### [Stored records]
┌──

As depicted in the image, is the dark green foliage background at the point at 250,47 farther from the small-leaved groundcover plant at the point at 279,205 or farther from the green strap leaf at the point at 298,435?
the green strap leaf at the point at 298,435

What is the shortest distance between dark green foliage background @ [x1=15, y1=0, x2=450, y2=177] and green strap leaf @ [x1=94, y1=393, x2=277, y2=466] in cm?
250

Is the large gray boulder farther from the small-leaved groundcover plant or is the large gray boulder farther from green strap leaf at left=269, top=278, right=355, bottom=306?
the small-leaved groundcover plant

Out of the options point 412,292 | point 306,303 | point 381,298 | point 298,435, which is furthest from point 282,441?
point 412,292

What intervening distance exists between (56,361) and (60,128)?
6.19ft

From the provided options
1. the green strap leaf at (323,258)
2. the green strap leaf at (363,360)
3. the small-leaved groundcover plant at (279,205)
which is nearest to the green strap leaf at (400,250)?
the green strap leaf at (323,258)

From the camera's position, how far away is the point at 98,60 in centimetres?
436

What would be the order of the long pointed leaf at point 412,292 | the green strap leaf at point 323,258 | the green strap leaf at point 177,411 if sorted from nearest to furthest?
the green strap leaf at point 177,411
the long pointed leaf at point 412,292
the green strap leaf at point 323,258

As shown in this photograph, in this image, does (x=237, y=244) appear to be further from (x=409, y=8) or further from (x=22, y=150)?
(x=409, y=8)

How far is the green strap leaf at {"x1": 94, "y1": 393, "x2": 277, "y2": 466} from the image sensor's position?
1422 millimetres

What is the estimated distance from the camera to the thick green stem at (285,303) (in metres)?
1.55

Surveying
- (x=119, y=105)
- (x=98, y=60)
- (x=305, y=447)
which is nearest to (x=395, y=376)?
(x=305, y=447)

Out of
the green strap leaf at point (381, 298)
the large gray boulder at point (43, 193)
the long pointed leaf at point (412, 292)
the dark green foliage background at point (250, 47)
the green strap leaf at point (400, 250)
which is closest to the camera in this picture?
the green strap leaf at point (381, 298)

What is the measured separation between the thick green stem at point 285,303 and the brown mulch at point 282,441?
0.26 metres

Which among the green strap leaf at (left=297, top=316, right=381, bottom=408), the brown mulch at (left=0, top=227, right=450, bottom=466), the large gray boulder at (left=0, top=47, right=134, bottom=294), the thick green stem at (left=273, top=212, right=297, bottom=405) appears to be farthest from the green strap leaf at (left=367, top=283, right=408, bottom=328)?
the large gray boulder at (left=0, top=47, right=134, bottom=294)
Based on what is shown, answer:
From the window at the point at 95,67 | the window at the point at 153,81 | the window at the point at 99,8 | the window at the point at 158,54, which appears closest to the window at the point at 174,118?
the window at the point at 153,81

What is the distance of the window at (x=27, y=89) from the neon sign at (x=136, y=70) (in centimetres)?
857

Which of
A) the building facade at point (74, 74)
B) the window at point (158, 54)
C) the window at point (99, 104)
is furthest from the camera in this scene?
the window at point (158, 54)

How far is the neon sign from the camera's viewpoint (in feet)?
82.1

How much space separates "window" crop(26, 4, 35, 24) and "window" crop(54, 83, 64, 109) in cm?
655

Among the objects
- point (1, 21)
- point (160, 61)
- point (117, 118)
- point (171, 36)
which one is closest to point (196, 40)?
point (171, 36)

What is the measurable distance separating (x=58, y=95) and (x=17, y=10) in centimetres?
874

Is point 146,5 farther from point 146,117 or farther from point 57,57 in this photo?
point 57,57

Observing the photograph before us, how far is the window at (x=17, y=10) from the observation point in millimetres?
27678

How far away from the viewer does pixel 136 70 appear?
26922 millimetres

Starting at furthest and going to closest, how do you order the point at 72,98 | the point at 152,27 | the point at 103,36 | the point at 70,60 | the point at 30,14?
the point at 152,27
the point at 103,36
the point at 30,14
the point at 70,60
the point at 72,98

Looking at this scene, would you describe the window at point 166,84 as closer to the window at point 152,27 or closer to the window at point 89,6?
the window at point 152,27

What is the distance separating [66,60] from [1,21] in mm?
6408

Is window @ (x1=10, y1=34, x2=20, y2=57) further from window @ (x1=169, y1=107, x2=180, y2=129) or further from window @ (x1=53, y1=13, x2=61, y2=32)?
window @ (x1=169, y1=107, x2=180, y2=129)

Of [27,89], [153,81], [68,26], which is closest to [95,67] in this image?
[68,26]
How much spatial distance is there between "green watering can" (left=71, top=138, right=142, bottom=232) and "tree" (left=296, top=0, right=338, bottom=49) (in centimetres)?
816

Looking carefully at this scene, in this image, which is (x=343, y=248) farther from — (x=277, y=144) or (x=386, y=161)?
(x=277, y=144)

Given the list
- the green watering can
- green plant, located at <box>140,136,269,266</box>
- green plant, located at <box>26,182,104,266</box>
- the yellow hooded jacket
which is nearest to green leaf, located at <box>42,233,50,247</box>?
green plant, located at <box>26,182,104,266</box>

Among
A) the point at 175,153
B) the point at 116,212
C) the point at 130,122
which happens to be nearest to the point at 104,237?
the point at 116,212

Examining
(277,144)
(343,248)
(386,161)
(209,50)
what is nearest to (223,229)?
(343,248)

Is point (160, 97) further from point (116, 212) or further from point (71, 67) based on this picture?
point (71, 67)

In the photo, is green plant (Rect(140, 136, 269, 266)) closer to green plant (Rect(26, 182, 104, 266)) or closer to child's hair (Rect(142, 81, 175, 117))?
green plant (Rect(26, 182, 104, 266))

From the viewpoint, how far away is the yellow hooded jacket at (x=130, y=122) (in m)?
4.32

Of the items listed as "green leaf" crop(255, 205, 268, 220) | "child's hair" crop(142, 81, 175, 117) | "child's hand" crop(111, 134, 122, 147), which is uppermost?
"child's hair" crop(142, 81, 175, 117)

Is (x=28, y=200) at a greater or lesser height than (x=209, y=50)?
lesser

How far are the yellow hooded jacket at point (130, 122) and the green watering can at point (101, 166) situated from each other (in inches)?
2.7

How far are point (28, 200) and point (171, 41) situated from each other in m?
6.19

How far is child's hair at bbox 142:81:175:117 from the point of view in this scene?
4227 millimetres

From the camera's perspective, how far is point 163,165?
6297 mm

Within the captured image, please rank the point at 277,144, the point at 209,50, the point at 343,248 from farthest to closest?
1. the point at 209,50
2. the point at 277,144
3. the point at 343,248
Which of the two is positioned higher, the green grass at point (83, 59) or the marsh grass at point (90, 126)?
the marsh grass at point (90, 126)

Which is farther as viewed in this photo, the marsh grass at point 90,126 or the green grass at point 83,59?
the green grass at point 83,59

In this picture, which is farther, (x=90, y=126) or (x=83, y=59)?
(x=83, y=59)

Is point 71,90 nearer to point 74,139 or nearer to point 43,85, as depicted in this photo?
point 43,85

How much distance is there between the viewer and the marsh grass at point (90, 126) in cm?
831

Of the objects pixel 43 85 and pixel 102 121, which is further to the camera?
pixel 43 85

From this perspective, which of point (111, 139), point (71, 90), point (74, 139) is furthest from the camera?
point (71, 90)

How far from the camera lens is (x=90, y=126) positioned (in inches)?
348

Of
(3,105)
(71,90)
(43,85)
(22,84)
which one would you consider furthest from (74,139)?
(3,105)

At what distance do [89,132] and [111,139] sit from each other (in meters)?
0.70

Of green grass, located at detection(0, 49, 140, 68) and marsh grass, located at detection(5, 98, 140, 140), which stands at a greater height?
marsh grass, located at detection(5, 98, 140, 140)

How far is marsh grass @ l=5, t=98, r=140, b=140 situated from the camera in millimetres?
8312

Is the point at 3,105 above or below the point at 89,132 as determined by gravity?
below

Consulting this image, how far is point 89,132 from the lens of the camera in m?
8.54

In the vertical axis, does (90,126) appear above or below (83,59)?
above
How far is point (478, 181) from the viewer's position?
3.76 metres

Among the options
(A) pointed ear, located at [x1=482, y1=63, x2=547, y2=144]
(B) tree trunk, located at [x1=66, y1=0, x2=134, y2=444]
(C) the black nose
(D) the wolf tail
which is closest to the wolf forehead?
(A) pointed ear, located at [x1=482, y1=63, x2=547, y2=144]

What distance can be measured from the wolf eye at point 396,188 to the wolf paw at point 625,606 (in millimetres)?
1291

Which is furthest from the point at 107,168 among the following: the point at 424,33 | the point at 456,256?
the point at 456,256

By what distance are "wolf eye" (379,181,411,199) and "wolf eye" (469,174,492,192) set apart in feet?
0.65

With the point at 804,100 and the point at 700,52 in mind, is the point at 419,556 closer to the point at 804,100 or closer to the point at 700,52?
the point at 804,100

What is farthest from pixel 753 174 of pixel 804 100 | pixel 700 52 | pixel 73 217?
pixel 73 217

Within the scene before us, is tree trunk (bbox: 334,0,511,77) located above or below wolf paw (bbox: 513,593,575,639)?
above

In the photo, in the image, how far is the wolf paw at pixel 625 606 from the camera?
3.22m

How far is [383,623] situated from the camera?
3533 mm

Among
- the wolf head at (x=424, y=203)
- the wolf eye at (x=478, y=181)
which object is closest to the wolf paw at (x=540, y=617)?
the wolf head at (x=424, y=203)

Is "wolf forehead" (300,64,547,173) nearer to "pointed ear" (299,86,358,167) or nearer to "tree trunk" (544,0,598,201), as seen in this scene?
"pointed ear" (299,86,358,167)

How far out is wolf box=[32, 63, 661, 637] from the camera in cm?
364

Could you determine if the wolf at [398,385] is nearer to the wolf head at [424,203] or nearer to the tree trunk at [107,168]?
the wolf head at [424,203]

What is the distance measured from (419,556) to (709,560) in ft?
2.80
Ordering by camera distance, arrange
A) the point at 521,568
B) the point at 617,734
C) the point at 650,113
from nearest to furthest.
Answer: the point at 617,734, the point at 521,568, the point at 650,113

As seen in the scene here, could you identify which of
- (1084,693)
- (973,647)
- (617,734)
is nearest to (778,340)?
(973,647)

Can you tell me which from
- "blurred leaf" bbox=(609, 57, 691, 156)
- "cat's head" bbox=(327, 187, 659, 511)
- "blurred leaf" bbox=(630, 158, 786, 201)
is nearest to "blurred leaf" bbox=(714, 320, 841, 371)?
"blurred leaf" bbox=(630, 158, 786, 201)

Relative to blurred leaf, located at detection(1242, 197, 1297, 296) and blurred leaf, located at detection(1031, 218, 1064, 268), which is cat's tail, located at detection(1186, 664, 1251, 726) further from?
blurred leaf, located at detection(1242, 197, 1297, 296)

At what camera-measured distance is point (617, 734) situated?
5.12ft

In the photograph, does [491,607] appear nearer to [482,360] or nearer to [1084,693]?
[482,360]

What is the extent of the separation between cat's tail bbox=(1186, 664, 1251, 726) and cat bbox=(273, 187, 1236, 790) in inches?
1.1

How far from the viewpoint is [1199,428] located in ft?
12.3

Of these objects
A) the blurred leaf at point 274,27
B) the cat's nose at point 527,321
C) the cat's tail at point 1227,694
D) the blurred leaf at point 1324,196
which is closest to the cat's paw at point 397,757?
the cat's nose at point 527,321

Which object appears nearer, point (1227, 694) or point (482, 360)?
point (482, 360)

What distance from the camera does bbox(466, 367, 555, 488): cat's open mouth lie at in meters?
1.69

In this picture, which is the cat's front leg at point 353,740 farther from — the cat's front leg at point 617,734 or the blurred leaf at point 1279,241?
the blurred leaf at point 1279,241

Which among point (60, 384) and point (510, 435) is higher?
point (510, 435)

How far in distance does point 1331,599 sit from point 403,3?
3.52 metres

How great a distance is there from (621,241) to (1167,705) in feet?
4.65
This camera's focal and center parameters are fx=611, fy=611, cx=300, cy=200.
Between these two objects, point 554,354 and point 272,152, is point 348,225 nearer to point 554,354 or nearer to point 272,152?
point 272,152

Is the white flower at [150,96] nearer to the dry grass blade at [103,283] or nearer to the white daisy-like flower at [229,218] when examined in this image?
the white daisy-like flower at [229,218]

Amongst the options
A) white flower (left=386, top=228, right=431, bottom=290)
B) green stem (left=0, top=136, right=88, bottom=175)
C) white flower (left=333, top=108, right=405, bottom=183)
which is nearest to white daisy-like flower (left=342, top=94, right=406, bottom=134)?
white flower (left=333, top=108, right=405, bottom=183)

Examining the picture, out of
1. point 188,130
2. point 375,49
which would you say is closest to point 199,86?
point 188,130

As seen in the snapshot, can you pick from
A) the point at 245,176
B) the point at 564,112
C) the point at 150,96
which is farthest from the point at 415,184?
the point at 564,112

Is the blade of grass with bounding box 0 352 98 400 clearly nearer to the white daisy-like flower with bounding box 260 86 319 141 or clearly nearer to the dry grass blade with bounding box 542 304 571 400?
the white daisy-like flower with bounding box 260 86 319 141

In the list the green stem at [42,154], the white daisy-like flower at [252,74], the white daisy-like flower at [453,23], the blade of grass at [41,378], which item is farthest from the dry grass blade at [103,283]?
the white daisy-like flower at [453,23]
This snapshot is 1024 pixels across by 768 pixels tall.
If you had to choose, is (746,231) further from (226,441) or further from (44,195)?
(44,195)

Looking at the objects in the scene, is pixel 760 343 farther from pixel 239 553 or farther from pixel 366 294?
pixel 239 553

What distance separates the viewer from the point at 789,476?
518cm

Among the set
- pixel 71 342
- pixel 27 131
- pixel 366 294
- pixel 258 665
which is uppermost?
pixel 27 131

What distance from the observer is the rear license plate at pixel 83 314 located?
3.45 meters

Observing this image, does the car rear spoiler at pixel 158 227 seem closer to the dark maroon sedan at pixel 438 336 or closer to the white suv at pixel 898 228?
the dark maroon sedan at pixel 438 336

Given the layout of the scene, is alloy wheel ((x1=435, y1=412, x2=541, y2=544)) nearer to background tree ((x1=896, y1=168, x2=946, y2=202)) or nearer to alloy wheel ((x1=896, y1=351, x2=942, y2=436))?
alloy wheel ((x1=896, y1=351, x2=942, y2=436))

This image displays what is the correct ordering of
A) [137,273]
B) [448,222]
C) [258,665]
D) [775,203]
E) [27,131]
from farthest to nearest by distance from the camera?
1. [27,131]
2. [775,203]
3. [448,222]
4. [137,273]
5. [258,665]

└──

### [DO THIS]
Copy the rows again word for word, starting at the line containing "How far are the" and ending at the line containing "4227 millimetres", with both of those lines included.

### [EXPECTED ANSWER]
How far are the yellow hooded jacket at point (130, 122) and the green watering can at point (101, 166) situated from each other (in inches)?
2.7

How far are point (28, 200) and point (171, 41) situated from each other in m?
6.19

How far is child's hair at bbox 142:81:175:117 from the point of view in this scene?
4227 millimetres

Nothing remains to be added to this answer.